Anne Hathaway as Linda and Chiwetel Eijofor as Paxton in...

Anne Hathaway as Linda and Chiwetel Eijofor as Paxton in HBO Max's "Locked Down." Credit: HBO MAX/Susie Allnutt

MOVIE "Locked Down"

WHERE Starts streaming Thursday on HBO Max.

WHAT IT'S ABOUT In one of the first major entries in what's sure to be a robust collection of movies set during the COVID-19 pandemic, Anne Hathaway and Chiwetel Ejiofor star in "Locked Down" as a couple who had the misfortune of splitting up just before being locked down together.

She's Linda Thurman, a big shot at Harrods, the iconic London department store, and he's Paxton Riggs, down-on-his-luck and recently furloughed. Stuck together as the world seems to crumble around them, they bicker and banter, fight and make up, and eventually join forces to pull off an audacious jewel heist.

Directed by Doug Liman ("The Bourne Identity") and written by Steven Knight ("Allied"), the movie begins streaming on HBO Max on Thursday. Co-stars, seen almost exclusively on Zoom, include Ben Kingsley, Mindy Kaling, Ben Stiller and Stephen Merchant.

MY SAY From the onset of lockdown last March, it became immediately apparent that there would be a run of movies about struggling couples forced into a confined space together with no seeming end in sight.

It's such an obvious premise for the coronavirus era that it practically writes itself. You should probably expect romantic comedies, serious dramas and a host of films and TV shows that land somewhere in between the two to be built around this idea in the months and years ahead.

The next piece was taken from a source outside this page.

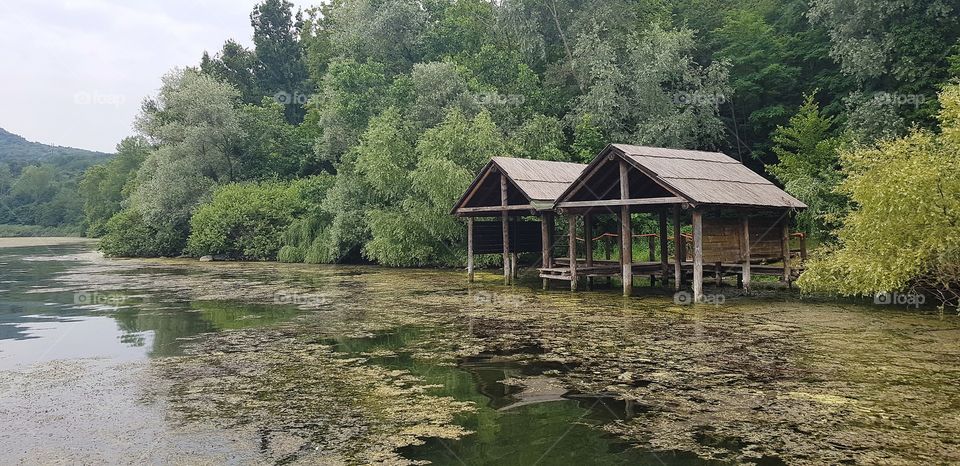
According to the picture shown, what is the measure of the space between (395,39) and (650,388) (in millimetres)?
33263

"Locked Down" stands at the vanguard of this and therefore amounts to an intriguing experiment. There are lots of scenes on Zoom throughout the picture, references to the dreaded freezes and weak signals, and even sight gags built around the backgrounds.

As the news broadcasts updates on the apocalyptic conditions outside, our protagonists discuss grocery lists and the other components of everyday life that at once came to seem so extraordinary. At one point Hathaway's Linda pointedly pauses to put on her mask.

Whether audiences want to escape this overwhelming 10-month reality into the world of a movie that depicts it so matter-of-factly is an open and fascinating question.

There's something about it that stands as a great leveler, as we watch these A-listers, even as they play fictional characters, experience the same profound disruptions that have afflicted us all.

Liman and Knight had to be creative in conceiving of this movie and executing it in the midst of an ongoing pandemic.

The Zoom scenes hold some dramatic weight, especially one in which Linda has to impart some bad news to her employees. The filmmaker smartly makes the pandemic into a major presence in the movie without allowing for the narrative to be overwhelmed by it.

"Locked Down" works best as a relationship dramedy and doesn't really need the heist staged in a shuttering Harrods. But Liman pulls it off impressively, making it tense and engaging with relatively few extras and without so much as a single apparent special effect or stunt.

Hathaway and Ejiofor seem to relish being given the opportunity to breathe as actors, to play off one another in a two-hander unencumbered by too many distractions. She's charming and relatable, while he affects a seriocomic edge that makes Paxton into an empathetic figure but never one to be pitied.

They're totally convincing as a couple on the brink. The actors seem to be drawing on their own experience in lockdown in the ways they convey the heightened emotions at unexpected times that we all experienced when everything suddenly changed.

BOTTOM LINE While you might not be eager to see a movie set during the COVID-19 pandemic and featuring many scenes on Zoom, "Locked Down" at least establishes a template for how to be creative and interesting in doing it.